岡部はヒルトン東京やフォーシーズンズホテル香港、ミシュラン1つ星の寿司店である銀座いわなどで料理長を歴任。今回、念願の自分の店を持つことになった。
居抜きとなる店舗を見た岡部は、「ここで自分の店を構えたい」と大家の住職のもとに約1カ月通い詰めたという。内装は大幅に手を入れたが、カウンター内の冷蔵庫はあえて以前の店のものをそのまま使用。「かっこいいでしょう」と笑う。席は、カウンター8席のほか、テーブル席を用意。子ども用のチェアも導入した。
さて、肝心の寿司だが、シャリは「アルデンテに炊き上げた」宮城産のササニシキを使用。仕入れの100パーセントを豊洲市場で行うネタに合わせて、2種類のシャリを使い分ける。マグロやイワシなどの脂が乗ったネタには、長期熟成で芳醇(ほうじゅん)な味わいの赤酢を使ったキリリとした味わいの「赤シャリ」を、白身など淡泊な魚には優しい風味の「ロゼシャリ」と使い分ける。

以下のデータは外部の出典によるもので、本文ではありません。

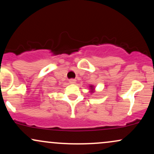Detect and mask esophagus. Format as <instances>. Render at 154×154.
Here are the masks:
<instances>
[{"label": "esophagus", "instance_id": "esophagus-1", "mask_svg": "<svg viewBox=\"0 0 154 154\" xmlns=\"http://www.w3.org/2000/svg\"><path fill=\"white\" fill-rule=\"evenodd\" d=\"M69 83H71V84H75L76 82V79H70L69 80Z\"/></svg>", "mask_w": 154, "mask_h": 154}]
</instances>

メニューは、昼夜ともに1種類。ランチは、1日16食限定の散らさないちらし寿司『チラシラズ』(6,000円)を用意した。「人と同じことをするのが嫌いなんで」という岡部が自分の店を構えるに当たり、新たに作り上げた自信作だ。塩味の強いシャリの上に、かんぴょうやシイタケ、卵、キュウリ、そして白身魚のおぼろを絡ませ、その上に16品のネタを、升目状に丁寧に敷き詰めた。
夜は、つまみと握りで構成される『握りコース』(2万2,000円)を提供する。ネタは季節に合わせて変化するが、炭火でふわっと焼き上げた対馬のノドグロ『紅瞳』に、ドイツ産の3年熟成キャビアを乗せた名物メニュー『キャビグロ』は必ずオンメニューするとのこと。ノドグロの上質な脂分がシャリにしみ込み、またキャビアの塩味が口の中で溶け合う。
低温調理で、完全には火入れをせずに仕上げる『車エビ』は、「かめばかむほどうま味が増しますよ」と語る。トロタクは、シャリを包むようにネタを乗せ、まるでおはぎのように仕上げた。
そのほか、1週間かけて味を凝縮させたアワビの肝ソースに赤シャリを絡めながら食べる『アワビの肝ソース』や、卵の黄身と葛(くず)を用いて火を入れずに仕上げた『たまごプリン』など、伝統的な江戸前寿司に独自のエッセンスをプラスしたメニューに心が躍る。
日本酒が大好きだという岡部こだわりの、日本酒セレクションも見逃せない。寺の境内という非日常的な空間で、特別な寿司体験をかなえよう。